**PROVIDED DATA**:
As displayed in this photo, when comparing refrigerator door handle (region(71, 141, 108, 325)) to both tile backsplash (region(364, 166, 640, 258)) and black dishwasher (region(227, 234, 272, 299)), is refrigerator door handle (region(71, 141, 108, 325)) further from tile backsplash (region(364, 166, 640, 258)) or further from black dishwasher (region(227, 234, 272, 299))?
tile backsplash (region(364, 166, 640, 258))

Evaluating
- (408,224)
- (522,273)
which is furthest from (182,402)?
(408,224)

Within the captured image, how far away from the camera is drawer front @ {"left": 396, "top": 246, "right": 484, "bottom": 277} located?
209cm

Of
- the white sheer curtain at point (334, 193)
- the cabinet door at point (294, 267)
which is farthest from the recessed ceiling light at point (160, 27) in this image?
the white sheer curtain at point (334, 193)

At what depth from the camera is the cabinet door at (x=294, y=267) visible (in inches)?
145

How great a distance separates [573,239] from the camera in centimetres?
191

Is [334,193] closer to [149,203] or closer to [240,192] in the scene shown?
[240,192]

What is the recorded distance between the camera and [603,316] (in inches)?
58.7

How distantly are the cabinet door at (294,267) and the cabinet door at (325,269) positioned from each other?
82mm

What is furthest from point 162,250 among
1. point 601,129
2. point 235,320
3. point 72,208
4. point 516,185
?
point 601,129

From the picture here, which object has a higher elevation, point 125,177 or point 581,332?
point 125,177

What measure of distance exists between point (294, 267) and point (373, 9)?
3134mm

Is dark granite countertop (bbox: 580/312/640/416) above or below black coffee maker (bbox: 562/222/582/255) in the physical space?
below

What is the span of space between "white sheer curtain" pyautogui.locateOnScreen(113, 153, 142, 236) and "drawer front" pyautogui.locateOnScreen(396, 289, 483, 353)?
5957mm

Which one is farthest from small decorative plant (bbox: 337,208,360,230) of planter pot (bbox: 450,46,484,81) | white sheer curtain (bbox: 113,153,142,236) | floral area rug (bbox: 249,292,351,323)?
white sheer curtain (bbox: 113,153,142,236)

**TO BE DONE**:
Every entry in the listing must be retyped exactly.

**RESPONSE FOR THIS EXERCISE**:
As displayed in this photo, when comparing refrigerator door handle (region(71, 141, 108, 325)) to both tile backsplash (region(364, 166, 640, 258)) and black dishwasher (region(227, 234, 272, 299)), is refrigerator door handle (region(71, 141, 108, 325)) further from tile backsplash (region(364, 166, 640, 258)) or further from black dishwasher (region(227, 234, 272, 299))?
tile backsplash (region(364, 166, 640, 258))

Evaluating
- (408,224)
- (522,273)
which is furthest from (182,402)?
(408,224)

Within the captured image, how far away from the camera is drawer front @ {"left": 396, "top": 246, "right": 484, "bottom": 277} located?
209cm

Of
- the white sheer curtain at point (334, 193)
- the cabinet door at point (294, 267)
which is farthest from the recessed ceiling light at point (160, 27) in this image?
the white sheer curtain at point (334, 193)

At what depth from the camera is the cabinet door at (x=294, y=267) visible (in inches)?
145

How great a distance separates [573,239] from the camera in centimetres?
191

Is [334,193] closer to [149,203] or closer to [240,192] in the scene shown?
[240,192]

What is the recorded distance between the camera and [603,316] (in inches)?
58.7

How distantly are the cabinet door at (294,267) and the cabinet door at (325,269) positioned from each other?
82mm

What is furthest from point 162,250 among
1. point 601,129
2. point 235,320
3. point 72,208
4. point 516,185
?
point 601,129

From the picture here, which object has a higher elevation, point 125,177 or point 581,332?
point 125,177

What measure of distance exists between point (294, 267) and point (373, 9)?
3134mm

Is dark granite countertop (bbox: 580/312/640/416) above or below black coffee maker (bbox: 562/222/582/255) in the physical space?
below

What is the span of space between "white sheer curtain" pyautogui.locateOnScreen(113, 153, 142, 236) and "drawer front" pyautogui.locateOnScreen(396, 289, 483, 353)?
5957mm

Which one is farthest from small decorative plant (bbox: 337,208,360,230) of planter pot (bbox: 450,46,484,81) | white sheer curtain (bbox: 113,153,142,236) | floral area rug (bbox: 249,292,351,323)?
white sheer curtain (bbox: 113,153,142,236)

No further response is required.